Appellant, the State Medical Board of Ohio (“Ohio Board”), appeals the decision of the Franklin County Court of Common Pleas, which reversed the Ohio Board's decision to revoke the license of appellee, Dr. Rocco P. Urella, Jr., to practice medicine and surgery in the state of Ohio. The Ohio Board sets forth a single assignment of error:
“The state medical board is not required to relitigate the acts underlying another state's disciplinary action when the board elects to take disciplinary action under its bootstrapping provision, R.C. 4731.22(B)(22), and the factual basis for the other state's charges are clearly violative of R.C. 4731.22(B)(3) and (6).”
Dr. Urella obtained licensure to practice medicine and surgery in Ohio in 1990. At that time, he was also licensed to practice medicine in New York, Pennsylvania, Indiana, and Kentucky. In October 1991, the New York State Board for Professional Medical Conduct (“New York Board”) conducted an investigative interview with Dr. Urella concerning allegations of professional misconduct centering around the death of a woman who was alleged to be Dr. Urella's patient and close friend. The New York Board also alleged that he inappropriately prescribed controlled substances to seven patients, including the deceased woman.
In October 1991, the New York Board met with Dr. Urella informally with regard to these allegations and informed him that he would be notified within thirty days if disciplinary proceedings were to be initiated. However, no action was taken by the New York Board until August 10, 1992, at which time Dr. Urella was charged with seventeen specifications relating to the seven patients, including: (1) gross negligence in prescribing and/or furnishing controlled substances, (2) negligence on more than one occasion in issuing prescriptions for controlled substances, (3) ordering excessive treatment or use of treatment facilities not warranted by the condition of the patient, (4) abandoning or neglecting a patient in need of immediate professional care without making reasonable arrangements for the continuation of such care, and (5) failing to maintain a record for each patient that accurately reflects the evaluation and treatment of the patient.

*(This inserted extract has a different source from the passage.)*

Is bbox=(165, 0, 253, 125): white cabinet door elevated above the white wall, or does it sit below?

At the time the charges were initiated, Dr. Urella was living and practicing medicine in Kentucky. His New York medical license was then inactive. On the advice of counsel, Dr. Urella applied to New York to voluntarily surrender his license rather than defend against the charges. The application acknowledged that he had been charged with seventeen specifications of professional misconduct and indicated that the application was made “on the grounds that I agree not to contest the specifications of professional misconduct set forth in the charges.” Included in the application to surrender was Dr. Urella's statement explaining that he agreed to plead no contest to the charges because he did not wish to come to New York to contest the allegations, as he no longer had need for a New York license; he did not want to expend the time or money to defend against the allegations; he would have considerable difficulty collecting the necessary defense evidence seven years after the events in question; and he did not want to cause pain for himself or the deceased's family in resurrecting the events leading up to the woman's death. He also specifically noted the following:
“I want to make clear that in [pleading no contest] I am not admitting fault in any manner. By pleading nolo contendere, I am only saying to the Board that I do not wish to fight the charges; I am making no admission of wrongdoing. * * *
“In these circumstances, agreeing to voluntarily surrender my New York license, with the understanding that I can reapply after one year, seems to be a fair and sensible resolution of this matter.”
By order dated October 1, 1992, the New York Board accepted Dr. Urella's application for voluntary surrender of his license and the associated provisions which included, by exhibit, the statement of charges and Dr. Urella's statement. The New York Board prohibited him from reapplying for licensure for one year from the date of the order and struck his name from the roster of physicians in the state of New York. However, the New York Board made no separate findings or conclusions concerning whether or not the allegations made in the statement of charges were true or proved.
By letter dated December 8, 1993, Dr. Urella was notified that the Ohio Board proposed that disciplinary action be taken against him based on the New York order of October 1, 1992. The Ohio Board predicated its action upon R.C. 4731.22(B), which states that the Ohio Board may take disciplinary action against a licensee when there exists “[t]he limitation, revocation, or suspension by another state of a license or certificate to practice issued by the proper licensing authority of that state, the refusal to license, register or reinstate an applicant by that authority, or the imposition of probation by that authority, for an action that would also have been a violation of this chapter, except for nonpayment of fees.” R.C. 4731.22(B)(22). The Ohio Board alleged that the New York Board's action in accepting Dr. Urella's application to surrender his license and striking his name from New York's roster of physicians constituted “the limitation, revocation, or suspension” of Dr. Urella's license to practice medicine issued by another state. The Ohio Board further alleged that the New York Board's action was based on conduct that would warrant revocation under R.C. 4731.22(B)(3), for “[s]elling, prescribing, giving away, or administering drugs for other than legal and legitimate therapeutic purposes,” and under R.C. 4731.22(B)(6), for “[a] departure from, or the failure to conform to, minimal standards of care of similar practitioners under the same or similar circumstances, whether or not actual injury to a patient is established.”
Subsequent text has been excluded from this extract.